Burping (belching) is a normal bodily behaviour – if not always socially acceptable in some cultures or settings! – but if it happens frequently and persistently, there could be a problem.

Excessive burping can even start to impair quality of life. According to the Rome IV diagnostic criteria, there is a belching disorder when someone experiences bothersome belching (severe enough to impact lifestyles) more than three days a week.

Burping is usually caused by swallowing air when eating or drinking and subsequently expelling it. Its posher name is ‘eructation’.
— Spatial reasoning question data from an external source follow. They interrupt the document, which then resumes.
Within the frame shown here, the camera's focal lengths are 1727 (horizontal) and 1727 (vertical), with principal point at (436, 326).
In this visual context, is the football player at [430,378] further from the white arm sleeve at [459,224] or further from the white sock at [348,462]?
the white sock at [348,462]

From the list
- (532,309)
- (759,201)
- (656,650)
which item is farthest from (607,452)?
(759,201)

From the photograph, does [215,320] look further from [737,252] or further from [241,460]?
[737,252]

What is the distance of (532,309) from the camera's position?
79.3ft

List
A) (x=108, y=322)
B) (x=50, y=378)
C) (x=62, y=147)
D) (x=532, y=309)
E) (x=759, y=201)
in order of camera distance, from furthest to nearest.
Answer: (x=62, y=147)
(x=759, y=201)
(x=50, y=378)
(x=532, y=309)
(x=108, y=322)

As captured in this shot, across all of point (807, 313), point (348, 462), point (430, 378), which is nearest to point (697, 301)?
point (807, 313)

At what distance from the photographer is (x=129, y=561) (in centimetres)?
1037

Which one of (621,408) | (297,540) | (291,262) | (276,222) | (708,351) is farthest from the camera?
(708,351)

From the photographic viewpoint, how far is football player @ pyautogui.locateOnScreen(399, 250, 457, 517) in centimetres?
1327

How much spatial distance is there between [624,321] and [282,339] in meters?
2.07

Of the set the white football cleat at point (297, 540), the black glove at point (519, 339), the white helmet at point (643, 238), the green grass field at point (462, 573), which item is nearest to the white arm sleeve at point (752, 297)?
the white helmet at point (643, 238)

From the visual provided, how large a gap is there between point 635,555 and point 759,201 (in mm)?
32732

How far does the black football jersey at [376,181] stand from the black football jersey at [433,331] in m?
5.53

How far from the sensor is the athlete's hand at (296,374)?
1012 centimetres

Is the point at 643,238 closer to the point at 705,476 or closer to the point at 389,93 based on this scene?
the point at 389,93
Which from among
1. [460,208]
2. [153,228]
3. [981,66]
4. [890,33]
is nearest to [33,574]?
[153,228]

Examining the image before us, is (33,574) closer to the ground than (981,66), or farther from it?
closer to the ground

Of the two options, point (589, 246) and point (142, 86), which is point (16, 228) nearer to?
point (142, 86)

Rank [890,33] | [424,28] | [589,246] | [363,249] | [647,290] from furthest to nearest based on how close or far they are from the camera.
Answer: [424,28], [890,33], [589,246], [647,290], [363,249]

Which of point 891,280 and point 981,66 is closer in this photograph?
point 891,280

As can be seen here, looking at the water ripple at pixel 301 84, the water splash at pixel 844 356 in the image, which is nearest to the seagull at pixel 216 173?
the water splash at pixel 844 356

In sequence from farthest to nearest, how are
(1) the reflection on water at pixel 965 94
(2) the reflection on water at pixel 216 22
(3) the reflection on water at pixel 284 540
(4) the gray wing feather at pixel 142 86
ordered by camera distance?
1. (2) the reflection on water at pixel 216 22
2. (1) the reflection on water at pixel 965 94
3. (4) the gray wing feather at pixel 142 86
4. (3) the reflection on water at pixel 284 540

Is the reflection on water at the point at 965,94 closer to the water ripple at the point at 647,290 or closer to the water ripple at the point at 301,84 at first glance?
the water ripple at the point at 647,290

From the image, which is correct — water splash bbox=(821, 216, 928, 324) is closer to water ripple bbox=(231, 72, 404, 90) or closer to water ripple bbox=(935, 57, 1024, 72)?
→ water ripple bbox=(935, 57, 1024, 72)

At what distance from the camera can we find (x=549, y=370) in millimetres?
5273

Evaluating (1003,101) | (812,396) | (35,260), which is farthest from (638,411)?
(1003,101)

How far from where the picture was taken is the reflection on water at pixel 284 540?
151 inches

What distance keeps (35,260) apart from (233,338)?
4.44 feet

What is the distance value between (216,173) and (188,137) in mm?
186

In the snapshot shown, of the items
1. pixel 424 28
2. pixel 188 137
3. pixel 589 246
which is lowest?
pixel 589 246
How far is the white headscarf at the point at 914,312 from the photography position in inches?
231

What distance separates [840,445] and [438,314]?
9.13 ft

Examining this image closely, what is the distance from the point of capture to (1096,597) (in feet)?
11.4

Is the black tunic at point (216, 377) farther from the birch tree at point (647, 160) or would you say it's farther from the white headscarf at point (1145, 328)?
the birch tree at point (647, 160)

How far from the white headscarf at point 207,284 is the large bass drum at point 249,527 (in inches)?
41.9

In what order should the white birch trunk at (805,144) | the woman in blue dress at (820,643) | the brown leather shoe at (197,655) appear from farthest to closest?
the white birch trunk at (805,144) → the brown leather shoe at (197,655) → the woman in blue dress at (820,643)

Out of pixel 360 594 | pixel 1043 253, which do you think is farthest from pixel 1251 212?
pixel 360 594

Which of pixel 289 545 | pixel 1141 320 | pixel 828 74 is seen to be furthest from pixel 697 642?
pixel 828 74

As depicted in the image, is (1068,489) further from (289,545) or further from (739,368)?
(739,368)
In medical terminology, burping is often described in the following ways:

  • Gastric belching – a physiological mechanism to expel swallowed air from the stomach
  • Supragastric belching – when air is swallowed or sucked down into the oesophagus and subsequently expelled through the pharynx (throat)

Many people assume that excessive belching is a direct consequence of aerophagia (excessive swallowing of air into the stomach).

Reflux and burping

It has now been suggested that belching may be a manifestation of gastroesophageal reflux disease (GERD). This is because the lower oesophageal sphincter has been weakened and doesn’t stay closed or close properly.

In addition to stomach contents rising up into the oesophagus, gas can also escape and exit the mouth as a belch.

But is supragastic belching the cause or the consequence of reflux episodes?

Some researchers suggest the relation between supragastric belching and GERD is bidirectional.

One study found 40 per cent of patients with excessive supragastric belching have pathological oesophageal acid exposure, while one third of reflux episodes seem to be induced by supragastric belching.

Another hypothesis is that supragastric belching is a response to an unpleasant oesophageal sensation. This hypothesis is supported by the observation that supragastric belching occurs more often in patients with ineffective oesophageal motility.

Burping and PPIs

When reflux disease has been diagnosed, patients are often treated with medication called proton pump inhibitors in order to reduce the production of stomach acid.

PPIs are considered effective in reducing the number of belches in some studies.

However, in some of cases, GERD persists even with the PPI treatment – called proton pump inhibitor refractory GERD – leading to an increase in supragastric belching.